Os gritos furiosos da multidão desapontada se ergueram no ar matinal, e silenciaram quando os muros do jardim se fecharam mais uma vez.
Asha e Altheda se zangaram com Amata, que, acidentalmente, trouxera junto o cavaleiro.
— Apenas um pode se banhar na fonte! Já será bem difícil decidir qual de nós será, sem adicionar mais um!
Ora, o Cavaleiro Azarado, como era conhecido nas terras além-muros, observou que as mulheres eram bruxas e, não sendo ele dotado de magia, nem de grande perícia em torneios e duelos com espadas, nem de nada que o distinguisse como homem não mágico, ficou convencido de que não havia esperança de chegar à fonte antes das três mulheres. Anunciou, portanto, sua intenção de sair do jardim. Ao ouvir isso, Amata se aborreceu também.
— Medroso! — ela o censurou — Desembainhe sua espada, Cavaleiro, e nos ajude a atingir a nossa meta.
E, assim, as três bruxas e o infeliz cavaleiro se aventuraram pelo jardim encantado, onde ervas raras, frutos e flores cresciam em abundância à margem de caminhos ensolarados. Eles não encontraram obstáculo algum até alcançar o sopé do morro em que se erguia a fonte.
Ali, enrolado na base do morro, havia um monstruoso verme branco, inchado e cego. À aproximação do grupo, ele virou uma cara feia e malcheirosa e proferiu as seguintes palavras:

“Paguem-me a prova de suas dores”.

O Cavaleiro Azarado sacou a espada e tentou matar o bicho, mas a espada se partiu. Então Altheda atirou pedras no verme, enquanto Asha e Amata experimentaram todos os feitiços que poderiam subjugá-lo ou hipnotizá-lo, mas o poder de suas varinhas não foi mais eficaz do que a pedra da amiga ou a espada do cavaleiro: o verme não quis deixá-los passar.
O sol foi subindo sempre mais alto no céu e Asha, desesperada, começou a chorar. Então o enorme verme encostou o focinho no rosto dela e bebeu suas lágrimas. Saciada a sede, o verme deslizou para um lado e sumiu por um buraco no chão. Exultantes com o sumiço do verme, as três bruxas e o cavaleiro começaram a subir o morro, certos de que chegariam à fonte antes do meio-dia.
A meio caminho da subida íngreme, porém, eles encontraram palavras gravadas no chão.

“Paguem-me os frutos do seu árduo trabalho”.

O Cavaleiro Azarado apanhou sua única moeda e colocou-a na encosta relvada, mas ela rolou para longe e se perdeu. As três bruxas e o cavaleiro continuaram a subir, e, embora tivessem andado durante horas, não avançaram um único passo, o topo continuava distante e a inscrição permanecia no chão diante deles.
Todos se sentiram desanimados quando viram o sol passar sobre suas cabeças e começar a declinar em direção ao longínquo horizonte, mas Altheda andou mais rápido e, empenhando mais esforço do que os demais, estimulava-os a seguir seu exemplo, embora tampouco avançasse na subida do morro encantado.
— Coragem, amigos, não fraquejem! — gritava ela, enxugando o suor do rosto.
A medida que as gotas caíam, cintilantes, na terra, a inscrição que bloqueava o caminho desaparecia, e eles descobriram que podiam prosseguir.
Encantados com a remoção do segundo obstáculo, correram para o alto o mais rápido que puderam, até que, por fim, avistaram a fonte, refulgindo cristalina em meio a árvores e flores. Antes de alcançá-la, no entanto, encontraram barrando o seu caminho um riacho que circundava o topo do morro.

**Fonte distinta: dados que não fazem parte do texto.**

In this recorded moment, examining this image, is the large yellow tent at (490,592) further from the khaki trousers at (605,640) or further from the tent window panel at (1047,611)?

No fundo da água transparente havia uma pedra lisa com as seguintes palavras:

“Paguem-me o tesouro do seu passado”.

O Cavaleiro Azarado tentou atravessar o curso d’água flutuando sobre seu escudo, mas afundou. As três bruxas o tiraram de dentro do riacho e tentaram saltar por cima da água, mas o riacho não as deixou atravessar, e todo o tempo o sol ia baixando pelo céu. Eles começaram, então, a refletir sobre o significado da mensagem na pedra, e Amata foi a primeira a compreendê-la. Apanhando a varinha, apagou da mente todas as lembranças dos momentos felizes que passara com o seu amor desaparecido e deixou-as cair na correnteza. O riacho as levou para longe, deixando aparecer pedras planas e, finalmente, as três bruxas e o cavaleiro puderam atravessar em direção ao topo do morro.
A fonte refulgiu diante dos quatro, emoldurada pelas ervas e flores mais raras e mais belas que jamais tinham visto. O céu coloriu-se de vermelho, e chegou a hora de decidir qual deles iria se banhar. Antes, porém, que chegassem a uma conclusão, a franzina Asha tombou no chão. Exausta com o esforço da subida, estava à beira da morte. Seus três amigos a teriam carregado até a fonte, mas Asha, em agonia mortal, lhes pediu que não a tocassem.
Então Altheda se apressou a colher as ervas que julgou mais úteis, misturou-as na cabaça de água do Cavaleiro Azarado e levou a poção à boca de Asha. Na mesma hora, Asha conseguiu se pôr de pé. Além disso, todos os sintomas de sua terrível enfermidade tinham desaparecido.
— Estou curada! — exclamou ela — Não preciso da fonte, deixem Altheda se banhar!
Altheda, porém, estava ocupada colhendo mais ervas em seu avental.
— Se fui capaz de curar essa doença, posso ganhar muito ouro! Deixem Amata se banhar!
O Cavaleiro Azarado se inclinou e, com um gesto, indicou a fonte a Amata, mas ela sacudiu a cabeça. O riacho tinha lavado todos os seus desapontamentos de amor, e ela percebia agora que o antigo amado fora insensível e infiel, e que era uma grande felicidade ter se livrado dele.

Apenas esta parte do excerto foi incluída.